Review
for
Disegno of the
exhibition
Design
Beyond Production at
Z33, House for Contemporary Art.
Read the
article at
Disegno or click
more for the full text.
Design Beyond Production
With the exhibition Design beyond Production curated by Karen
Verschooren, Z33 aims to add critical reflection to the production
of objects, services and information in a networked society.
It does so not so much by focusing on the end result of the
production system, but rather on the position of the maker or
worker, a figure who is often neglected in the recent discourse on
new production methods and systems like at-home 3D printing or
crowdsourcing.
“Design is politics. The products and systems we design have
an influence on how we live, how we organize our society, even on
how we think. In the design of our production systems, the values
and norms of our society become visible,” argues Jan Boelen,
the artistic director of Z33, writing in the exhibition's
catalogue. “The design world cannot ignore this and carries a
tremendous responsibility.”
Upon entering the former béguinage houses in which Design
beyond Production takes place, one is immediately greeted with the
grim, dehumanizing future scenario of Mercenary Cubiclists by
Tobias Revell. In a set of manipulated photographs, flanked by a
video installation and a 3D printed model, Revell depicts the
fictional British town of Galtham, an old miners city where digital
data is harvest by "taskumers". In exchange for these digital
goods, the exploited taskumers receive points with which they can
buy resources in their city.
In a twist on reality - but contemporary with current shifting
geopolitical realities - the consumers of the harvested data are
the inhabitants of the Chinese eco-city of Desert Heaven, the
western knowledge-based economy turned into a crowdsourced
intellectual sweatshop.
Bande à part by Israeli designer Tal Erez similarly
investigates (albeit in a more subtle fashion) a near-future
scenario in which every home has a 3D printer linked together to
form a distributed factory. As traditional roles, such as
"consumer", "worker", "producer" or "designer" are changing and
becoming more obscure, the project questions what this will mean on
ethical, social and political levels for both consumers and
designers.
Both projects implicitly criticise and question existing production
and trade platforms like Amazon’s Mechanical Turk, at-home 3D
printing or carbon emission trading. With three of the four works
in Design beyond Production born out of the digitization of our
society, one can read the exhibition as a critical reflection on
works such as In the Next Industrial Revolution, Atoms Are the New
Bits, the optimistic 2010 essay by Chris Anderson, former
editor-in-chief of Wired magazine.
The documentary film from Harun Farocki, Ein Neues Produkt (a new
product), reflects on the work of the German company Quickborner
Team, a consultancy business specialised in optimising the
efficiency of work environments in the knowledge industry. The
recognisable use of flip-charts, post-its, simulations and hollow,
semi-intellectual language, leaves the visitor with a disturbed but
fascinated feeling. Labour is seen here as a good that can be
produced more efficiently; something that can be optimised to
maximise profit.
Farocki has a recognisably neutral style. He only documents, he
doesn’t interfere; there is no commentary voiceover, no
information beyond that which is said in the meetings of
Quickborner Team. As a result, the documentary is far more
disturbing than the extreme fiction of Mercenary Cubiclists.

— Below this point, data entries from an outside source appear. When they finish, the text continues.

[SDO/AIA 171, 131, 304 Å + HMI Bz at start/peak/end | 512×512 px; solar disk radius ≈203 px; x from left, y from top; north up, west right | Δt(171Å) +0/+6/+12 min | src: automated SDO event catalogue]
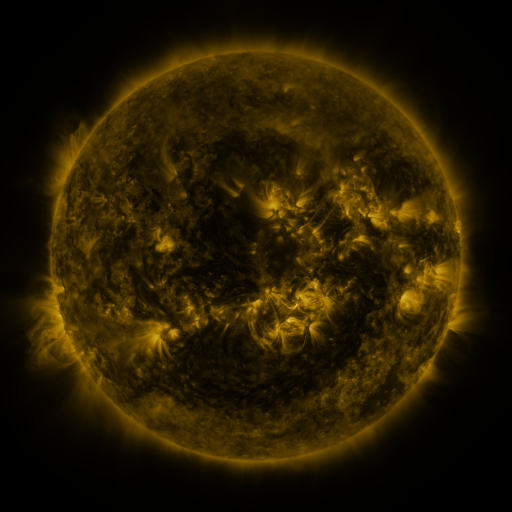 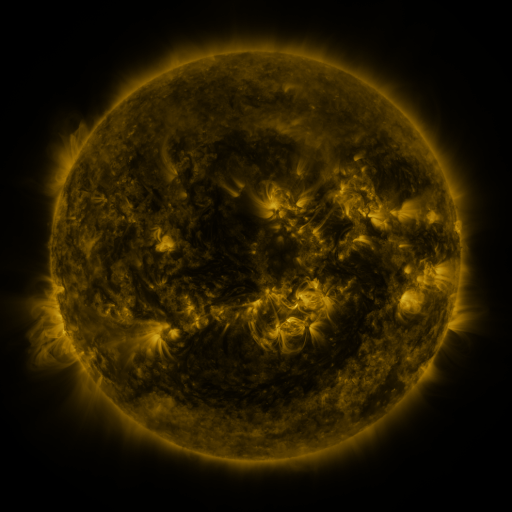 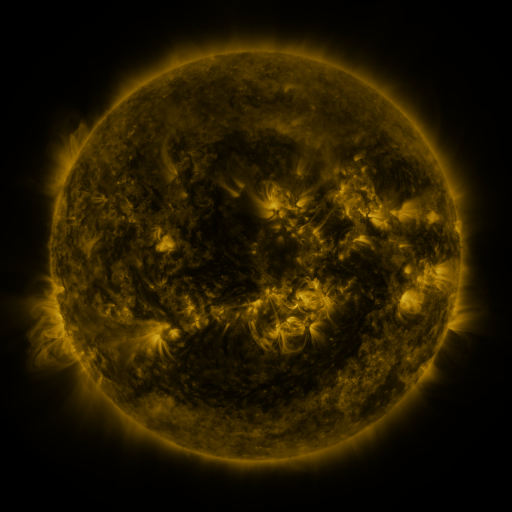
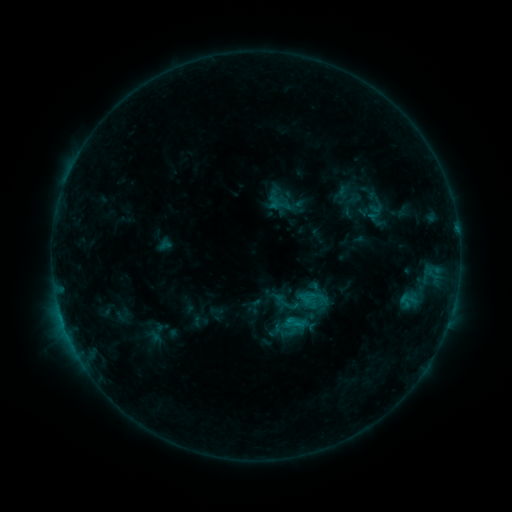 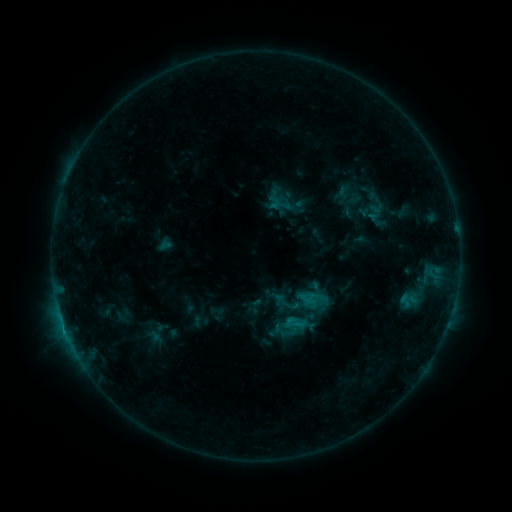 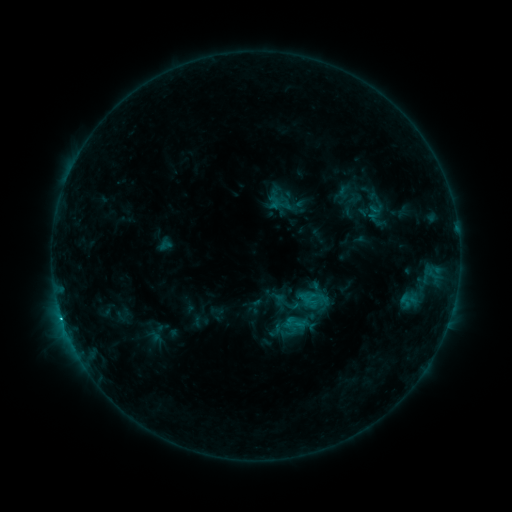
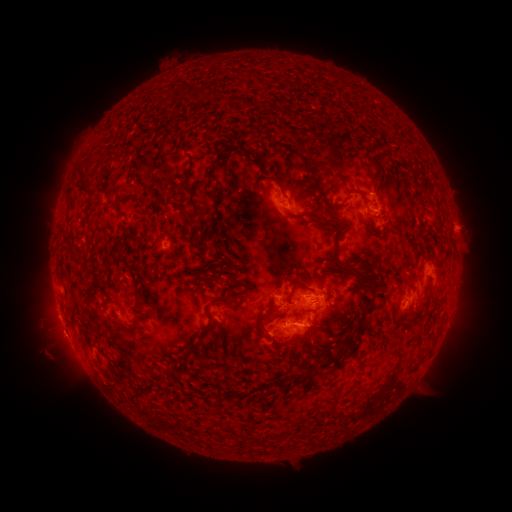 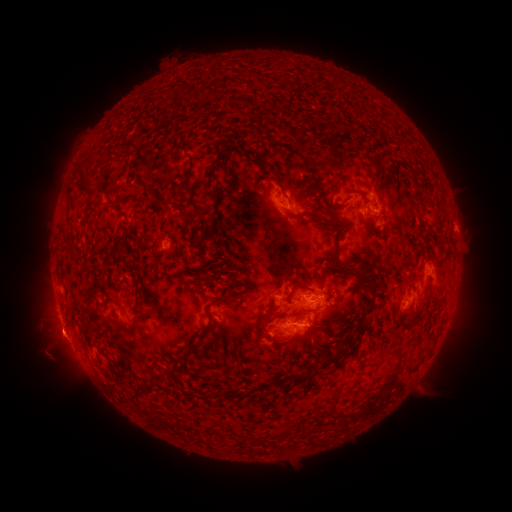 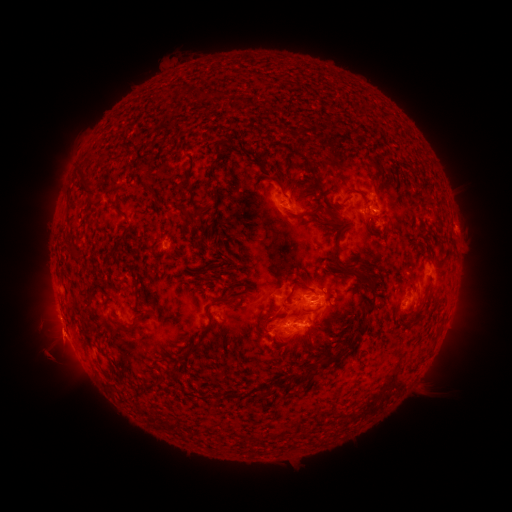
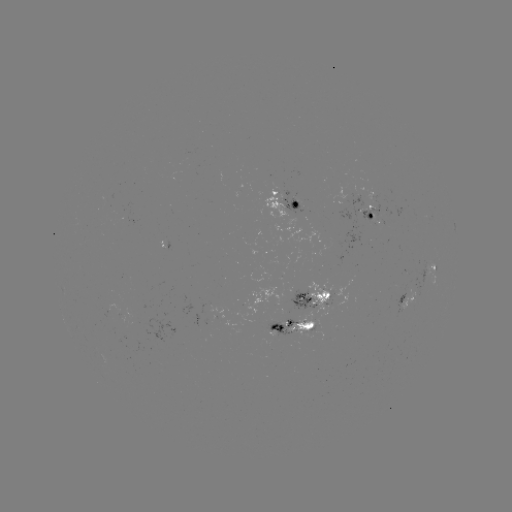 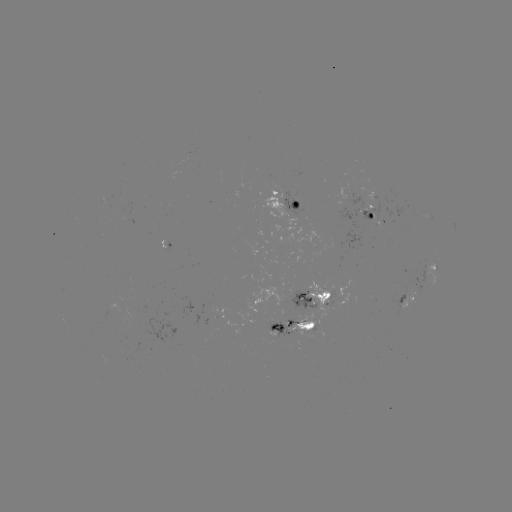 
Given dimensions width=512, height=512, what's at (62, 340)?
eruption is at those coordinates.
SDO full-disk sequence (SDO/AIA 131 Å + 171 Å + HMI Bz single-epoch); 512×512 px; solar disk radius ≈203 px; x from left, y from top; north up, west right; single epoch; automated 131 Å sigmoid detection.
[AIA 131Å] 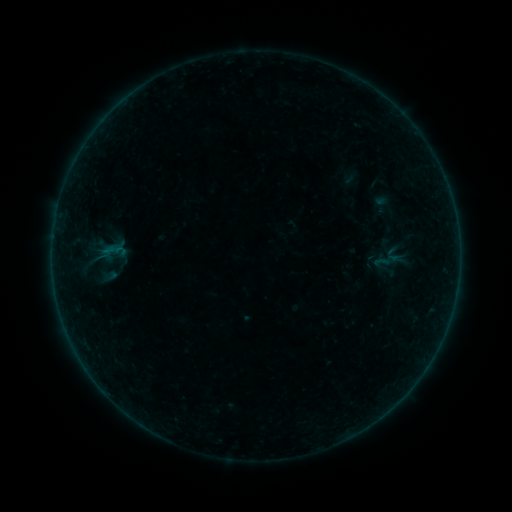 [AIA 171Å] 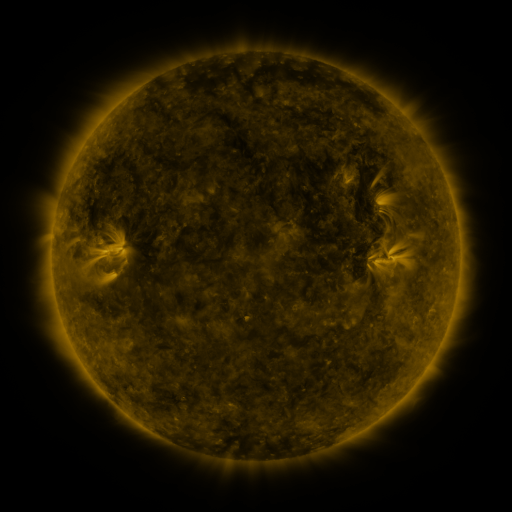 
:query sigmoid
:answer (388, 260)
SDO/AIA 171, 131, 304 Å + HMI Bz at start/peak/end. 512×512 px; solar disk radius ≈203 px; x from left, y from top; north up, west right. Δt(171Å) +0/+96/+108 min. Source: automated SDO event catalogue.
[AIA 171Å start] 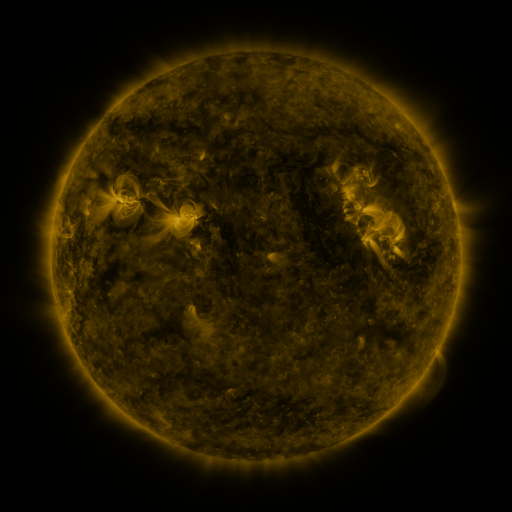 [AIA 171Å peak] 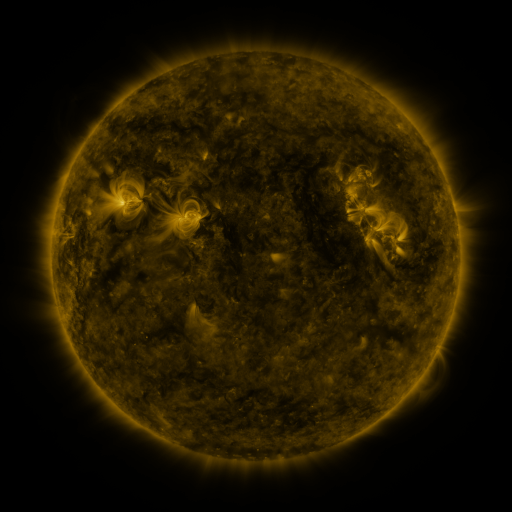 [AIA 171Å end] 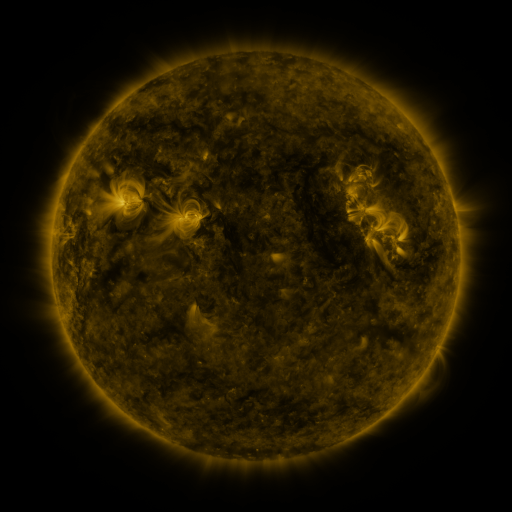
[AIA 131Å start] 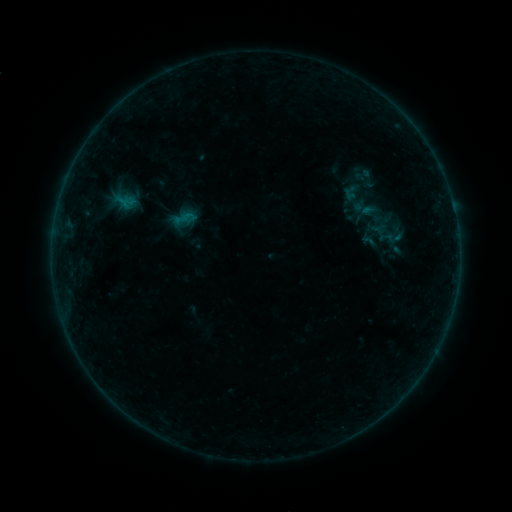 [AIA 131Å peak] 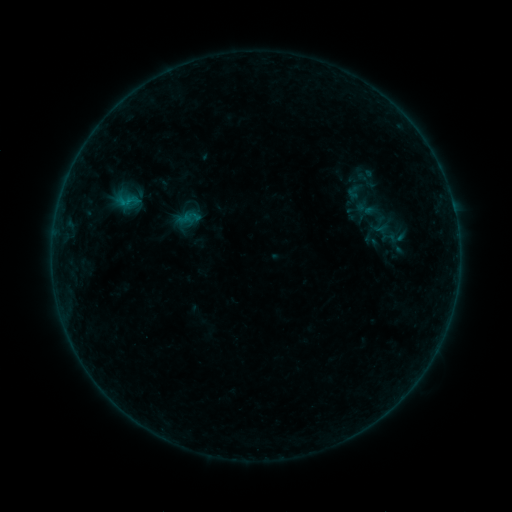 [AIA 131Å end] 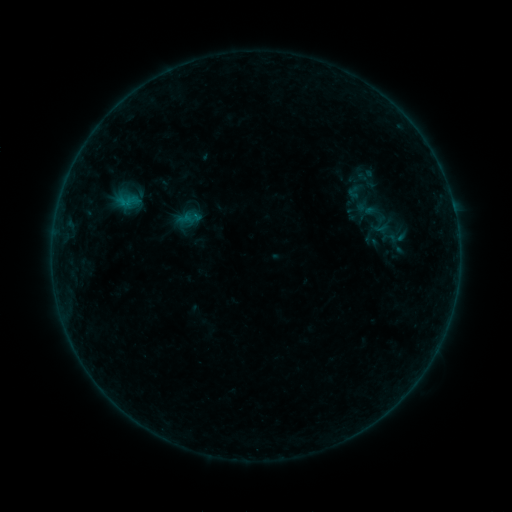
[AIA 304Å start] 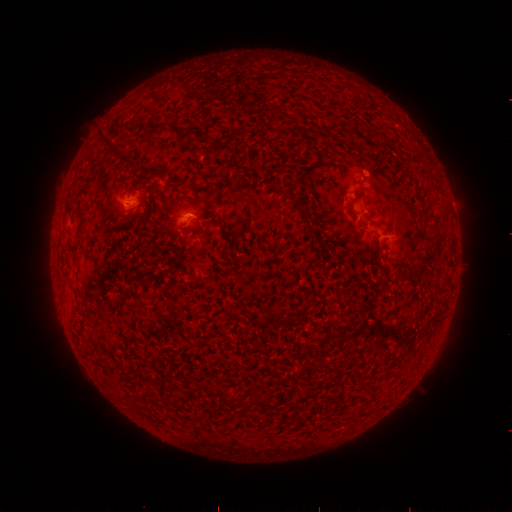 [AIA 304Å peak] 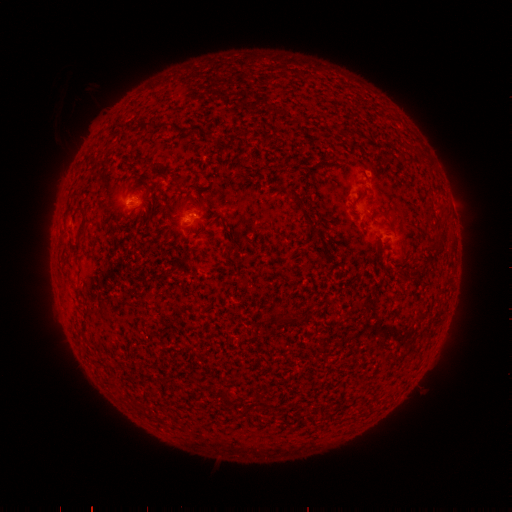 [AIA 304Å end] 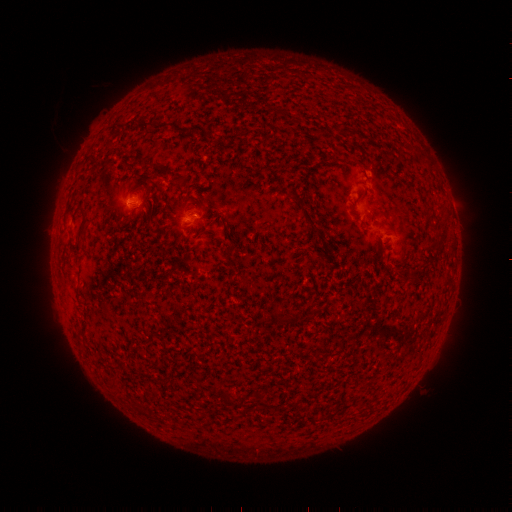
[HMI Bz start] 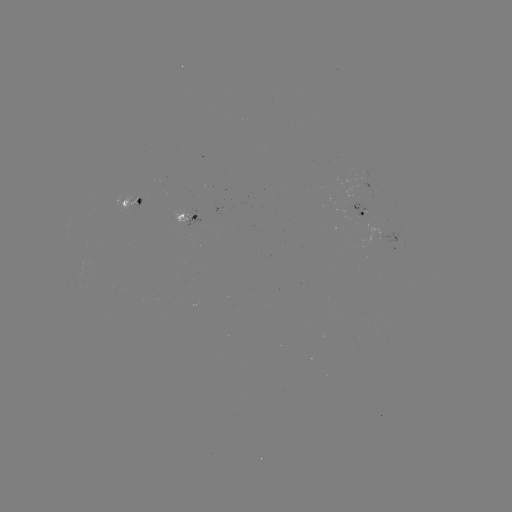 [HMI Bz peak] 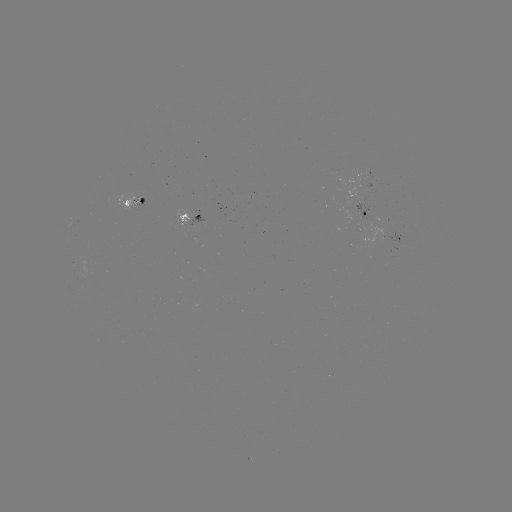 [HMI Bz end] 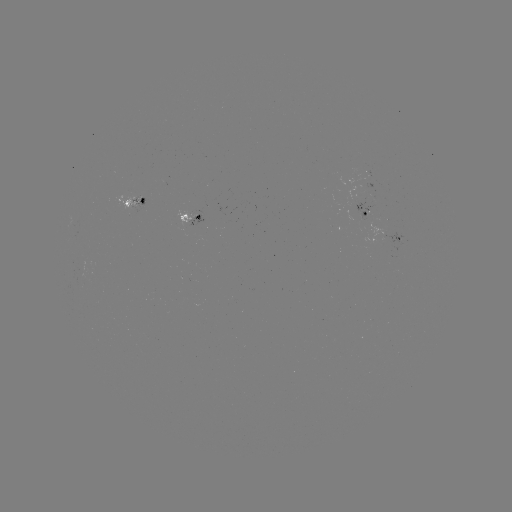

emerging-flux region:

For his ERRATUM® project, Jeremy Hutchison invited workers to
insert an error into the products they typically produce, with the
resulting objects presented as a dysfunctional luxury brand. The
results are trumpets with missing tubing, misshapen footballs,
collapsing walking sticks and cheese graters with no serrating
edge.
Yet the useless products aren’t the most interesting part of
the installation. The real gem is in the long conversations
Hutchison had over e-mail with factories and their workers.
Hutchison used the trade platform Alibaba to get in contact with
several producers in China. Initial reactions to his request to
produce a product with an error are disbelieving, the factories not
understanding what Hutchinson wants.
But the message chains grow into very personal conversations,
peeling away the corporate facade and showing the insides of far
away production facilities, something that has not been possible
with such ease before. The project tells a story about
communication, and about making an anonymous factory worker into an
artist and a human being by giving them the freedom to produce
something unique in their own way.
Design beyond Production clearly opens the debate on the place of
the maker within existing and new production systems. For people
who are not well trained in the design discourse, Farocki and
Hutchison's projects are more open, yet all projects create an
unease about the way in which production may develop.
This exhibition particularly addresses designers, telling them to
be aware of being too optimistic, without being critical. Designers
often try to predict the future, but we rarely succeed.